My questions were not silly or meant to cause conflict, I was genuinely curious. I was old enough to drive myself to church which, in my family, meant that I was also old enough to decide if I wanted to go to Sunday school or not. My parents encouraged me to find my own faith in God instead of relying solely on theirs.

Even with the very tempting option of sleeping another hour, I still went to Sunday School because I had lots of questions. I wanted to know why God allowed evil, why good people often died too young, how science and religion worked together; it seemed that there was no end to the questions I had swirling around my young mind.

However, every Sunday, I would arrive early for Sunday School, and the teacher would spend 15-20 minutes conversing about NASCAR or his job with the other adult volunteers before saying a quick prayer and then dismissing us to our smaller group sessions. I made attempts to interrupt, wanting to ask just one of my questions about life and faith, yet each time the teacher would gesture for me to put my hand down and continue conversing with the other adults.

In a moment of frustration I blurted out loudly, “I don’t think God cares about your dumb NASCAR, and neither do we!”

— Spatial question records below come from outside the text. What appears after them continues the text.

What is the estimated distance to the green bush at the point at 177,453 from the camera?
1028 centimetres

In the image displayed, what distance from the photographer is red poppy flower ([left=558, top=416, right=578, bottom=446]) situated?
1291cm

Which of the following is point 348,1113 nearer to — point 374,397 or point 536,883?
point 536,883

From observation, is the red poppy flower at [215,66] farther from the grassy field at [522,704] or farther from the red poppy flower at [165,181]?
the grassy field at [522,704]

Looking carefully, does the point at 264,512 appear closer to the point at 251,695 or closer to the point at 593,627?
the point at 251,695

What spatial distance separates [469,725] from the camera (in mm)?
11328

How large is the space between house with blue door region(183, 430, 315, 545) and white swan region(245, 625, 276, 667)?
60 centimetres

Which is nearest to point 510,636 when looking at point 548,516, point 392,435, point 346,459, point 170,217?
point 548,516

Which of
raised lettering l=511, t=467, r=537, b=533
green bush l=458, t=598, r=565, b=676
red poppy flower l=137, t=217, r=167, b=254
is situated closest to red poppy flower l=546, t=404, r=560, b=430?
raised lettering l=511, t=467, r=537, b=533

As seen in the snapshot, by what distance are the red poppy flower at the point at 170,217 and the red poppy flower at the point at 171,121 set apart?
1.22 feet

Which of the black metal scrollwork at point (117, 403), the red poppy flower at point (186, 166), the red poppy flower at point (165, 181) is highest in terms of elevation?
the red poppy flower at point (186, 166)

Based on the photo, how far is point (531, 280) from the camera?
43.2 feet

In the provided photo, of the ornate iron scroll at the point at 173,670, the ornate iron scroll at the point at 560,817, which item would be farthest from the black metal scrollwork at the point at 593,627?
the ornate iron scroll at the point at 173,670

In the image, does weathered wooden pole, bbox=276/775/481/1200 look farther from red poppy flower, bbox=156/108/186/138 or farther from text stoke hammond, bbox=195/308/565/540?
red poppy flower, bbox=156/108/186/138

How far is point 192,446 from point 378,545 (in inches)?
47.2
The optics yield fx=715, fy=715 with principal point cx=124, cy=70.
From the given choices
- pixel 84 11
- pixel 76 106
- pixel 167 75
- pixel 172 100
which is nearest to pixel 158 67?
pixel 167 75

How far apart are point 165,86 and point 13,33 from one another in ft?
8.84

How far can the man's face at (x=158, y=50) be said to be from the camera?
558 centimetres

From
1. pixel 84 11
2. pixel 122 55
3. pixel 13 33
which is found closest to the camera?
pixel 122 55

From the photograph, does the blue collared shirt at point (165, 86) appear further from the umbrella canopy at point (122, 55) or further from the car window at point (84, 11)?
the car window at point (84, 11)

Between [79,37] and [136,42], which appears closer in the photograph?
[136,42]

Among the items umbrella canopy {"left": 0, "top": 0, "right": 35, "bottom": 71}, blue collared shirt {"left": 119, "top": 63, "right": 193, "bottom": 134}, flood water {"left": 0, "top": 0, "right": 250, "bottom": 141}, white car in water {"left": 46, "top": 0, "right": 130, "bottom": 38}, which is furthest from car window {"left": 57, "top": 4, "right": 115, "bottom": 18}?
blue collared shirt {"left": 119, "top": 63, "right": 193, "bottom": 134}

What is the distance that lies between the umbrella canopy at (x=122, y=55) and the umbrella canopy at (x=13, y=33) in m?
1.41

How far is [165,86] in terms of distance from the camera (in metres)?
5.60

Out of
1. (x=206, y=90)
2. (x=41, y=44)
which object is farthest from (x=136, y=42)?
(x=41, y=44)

Later that evening the teacher called and recommended that I not return until I could learn to behave. I might not have been the ideal student, but I did really want to learn and grow in my faith. I was tired of the same stories being retaught every year. I was tired of my school being more intentional at answering questions than my church. There was a war in the culture for the hearts of the youth, and the church seemed to be late to the battlefield.

Disillusioned, I church-shopped until I found a youth pastor who took me under his wing. While I was on a mission trip, I got word that my new mentor had taken his own life. He had gone to the garage with a gun in one hand and a Bible in the other. It was soon revealed that he had made some poor decisions that would have cost him his job and possibly his family, so he took his life instead of dealing with the pain.

I can still remember how I felt when I got that news, because, for me, that was the day I decided God was not real.

It would take years before I came back around. God did a lot of work in repairing the wounds I felt as a young man. Thankfully, the Spirit of God is stronger than any mistake or pain we might receive or cause. I eventually entered into the ministry with the desire to answer as many questions as possible and to be the kind of teacher I had so desperately needed.

All of us who make up the Body of Christ have two biblically mandated responsibilities. We are to teach those who are younger than us, and we are to strive to live holy and honest lives, so that our words will not be disqualified by our actions.

We always complain about the faults and shortcomings of the current generation, but perhaps our time is better spent pouring God’s truth into their lives. Kids don’t need more fun youth activities; they need the full scope of God’s love and truth.

“Train up a child in the way he should go; even when he is old he will not depart from it” (Prov. 22:6).